WRITTEN TASK
Nothing but the lines from the one that contains "What is the distance measurement between" through the end of the listing should appear, set down exactly.

[Scene-based reasoning records]
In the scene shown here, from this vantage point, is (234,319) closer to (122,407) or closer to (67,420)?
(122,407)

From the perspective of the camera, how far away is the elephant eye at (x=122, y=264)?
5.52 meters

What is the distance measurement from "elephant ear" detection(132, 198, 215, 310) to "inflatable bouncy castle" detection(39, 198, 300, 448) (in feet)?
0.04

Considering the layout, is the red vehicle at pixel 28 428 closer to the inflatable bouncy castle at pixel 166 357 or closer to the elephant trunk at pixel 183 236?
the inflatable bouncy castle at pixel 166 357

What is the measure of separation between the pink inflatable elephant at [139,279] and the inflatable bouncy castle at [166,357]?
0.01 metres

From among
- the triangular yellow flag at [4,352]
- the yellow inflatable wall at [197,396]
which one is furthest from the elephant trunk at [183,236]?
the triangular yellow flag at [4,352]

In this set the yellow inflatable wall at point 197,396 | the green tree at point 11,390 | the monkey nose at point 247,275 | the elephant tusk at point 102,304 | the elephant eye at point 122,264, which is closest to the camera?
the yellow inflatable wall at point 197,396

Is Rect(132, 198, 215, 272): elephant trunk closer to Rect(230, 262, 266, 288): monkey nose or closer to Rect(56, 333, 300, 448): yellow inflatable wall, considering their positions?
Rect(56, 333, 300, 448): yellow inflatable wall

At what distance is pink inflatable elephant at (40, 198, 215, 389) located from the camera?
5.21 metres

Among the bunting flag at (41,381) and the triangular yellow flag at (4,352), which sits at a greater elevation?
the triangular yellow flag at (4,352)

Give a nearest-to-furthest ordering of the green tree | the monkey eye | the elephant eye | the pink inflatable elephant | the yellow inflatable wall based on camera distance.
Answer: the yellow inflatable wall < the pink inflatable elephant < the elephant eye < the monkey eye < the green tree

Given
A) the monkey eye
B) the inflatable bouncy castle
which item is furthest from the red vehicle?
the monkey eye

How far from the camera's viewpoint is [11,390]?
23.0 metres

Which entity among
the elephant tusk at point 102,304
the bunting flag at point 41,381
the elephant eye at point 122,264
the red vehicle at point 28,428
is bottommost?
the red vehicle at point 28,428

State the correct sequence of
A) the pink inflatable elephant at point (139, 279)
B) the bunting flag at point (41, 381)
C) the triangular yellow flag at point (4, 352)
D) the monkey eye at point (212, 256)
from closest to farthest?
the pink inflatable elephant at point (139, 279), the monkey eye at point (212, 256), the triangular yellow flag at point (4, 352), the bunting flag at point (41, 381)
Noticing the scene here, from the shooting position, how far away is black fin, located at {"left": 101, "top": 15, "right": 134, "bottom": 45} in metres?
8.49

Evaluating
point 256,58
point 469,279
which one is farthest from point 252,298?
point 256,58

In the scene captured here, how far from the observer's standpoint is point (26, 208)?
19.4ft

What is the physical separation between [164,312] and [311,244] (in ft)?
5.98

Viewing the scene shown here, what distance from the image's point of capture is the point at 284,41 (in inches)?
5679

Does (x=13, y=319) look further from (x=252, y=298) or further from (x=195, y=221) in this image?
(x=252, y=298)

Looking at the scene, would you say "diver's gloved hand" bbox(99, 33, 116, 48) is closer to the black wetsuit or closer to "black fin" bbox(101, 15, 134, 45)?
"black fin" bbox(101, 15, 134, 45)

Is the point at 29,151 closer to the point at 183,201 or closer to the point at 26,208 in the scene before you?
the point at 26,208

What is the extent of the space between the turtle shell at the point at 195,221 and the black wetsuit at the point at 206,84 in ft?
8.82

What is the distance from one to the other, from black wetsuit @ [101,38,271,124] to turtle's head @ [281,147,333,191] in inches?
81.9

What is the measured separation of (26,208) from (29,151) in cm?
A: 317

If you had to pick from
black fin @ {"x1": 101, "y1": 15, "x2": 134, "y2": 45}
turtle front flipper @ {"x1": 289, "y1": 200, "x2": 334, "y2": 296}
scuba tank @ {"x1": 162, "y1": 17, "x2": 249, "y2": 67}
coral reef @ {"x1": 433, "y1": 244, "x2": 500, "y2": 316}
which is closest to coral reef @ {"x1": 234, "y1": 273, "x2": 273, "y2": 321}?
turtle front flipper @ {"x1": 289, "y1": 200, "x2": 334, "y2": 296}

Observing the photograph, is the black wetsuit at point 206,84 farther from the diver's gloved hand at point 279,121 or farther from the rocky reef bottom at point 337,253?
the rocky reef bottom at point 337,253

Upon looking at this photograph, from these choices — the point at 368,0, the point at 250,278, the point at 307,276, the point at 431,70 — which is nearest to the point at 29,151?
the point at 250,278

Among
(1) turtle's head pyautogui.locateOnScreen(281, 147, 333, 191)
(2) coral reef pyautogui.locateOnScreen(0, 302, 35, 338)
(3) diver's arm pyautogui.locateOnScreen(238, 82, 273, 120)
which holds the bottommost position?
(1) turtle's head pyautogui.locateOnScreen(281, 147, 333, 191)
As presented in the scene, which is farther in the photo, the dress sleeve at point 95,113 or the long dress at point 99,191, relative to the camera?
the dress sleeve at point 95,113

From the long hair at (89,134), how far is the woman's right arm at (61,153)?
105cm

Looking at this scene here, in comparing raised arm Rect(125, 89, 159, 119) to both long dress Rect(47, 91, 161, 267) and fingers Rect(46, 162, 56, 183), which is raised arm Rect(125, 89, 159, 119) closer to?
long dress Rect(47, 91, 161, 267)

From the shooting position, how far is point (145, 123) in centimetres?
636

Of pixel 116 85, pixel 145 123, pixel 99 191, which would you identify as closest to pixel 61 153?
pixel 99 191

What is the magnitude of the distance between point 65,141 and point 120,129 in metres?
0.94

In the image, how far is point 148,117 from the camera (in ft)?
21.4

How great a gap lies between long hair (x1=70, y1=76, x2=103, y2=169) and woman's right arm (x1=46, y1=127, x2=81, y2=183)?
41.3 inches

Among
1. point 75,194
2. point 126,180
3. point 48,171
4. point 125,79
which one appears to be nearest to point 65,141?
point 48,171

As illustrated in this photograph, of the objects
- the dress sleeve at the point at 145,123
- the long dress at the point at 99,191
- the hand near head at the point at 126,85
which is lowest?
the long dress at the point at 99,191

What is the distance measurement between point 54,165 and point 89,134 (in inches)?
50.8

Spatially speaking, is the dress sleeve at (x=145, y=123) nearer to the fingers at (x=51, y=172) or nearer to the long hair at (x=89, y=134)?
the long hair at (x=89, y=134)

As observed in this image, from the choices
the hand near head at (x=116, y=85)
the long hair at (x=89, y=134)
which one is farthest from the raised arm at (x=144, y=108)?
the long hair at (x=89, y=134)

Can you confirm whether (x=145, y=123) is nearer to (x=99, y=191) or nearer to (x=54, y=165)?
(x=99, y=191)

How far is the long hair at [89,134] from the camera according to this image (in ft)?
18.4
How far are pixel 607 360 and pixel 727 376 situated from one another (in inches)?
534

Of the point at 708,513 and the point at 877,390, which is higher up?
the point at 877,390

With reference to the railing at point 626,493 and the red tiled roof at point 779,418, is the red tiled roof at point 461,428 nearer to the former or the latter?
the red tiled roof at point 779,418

EXERCISE ANSWER
What is the distance measurement between point 54,165 and point 89,134 (in inches)?
50.8

Spatially speaking, is the dress sleeve at (x=145, y=123) nearer to the fingers at (x=51, y=172) or nearer to the long hair at (x=89, y=134)?
the long hair at (x=89, y=134)

As observed in this image, from the choices
the hand near head at (x=116, y=85)
the long hair at (x=89, y=134)
which one is farthest from the raised arm at (x=144, y=108)?
the long hair at (x=89, y=134)

Can you confirm whether (x=145, y=123) is nearer to (x=99, y=191) or nearer to (x=54, y=165)?
(x=99, y=191)

How far is the long hair at [89,134] from the camera according to this image (in ft)?
18.4
How far are pixel 607 360 and pixel 727 376 situated from one another (in inches)?
534

Of the point at 708,513 and the point at 877,390, which is higher up?
the point at 877,390

With reference to the railing at point 626,493 and the red tiled roof at point 779,418, is the red tiled roof at point 461,428 nearer to the former or the latter?
the red tiled roof at point 779,418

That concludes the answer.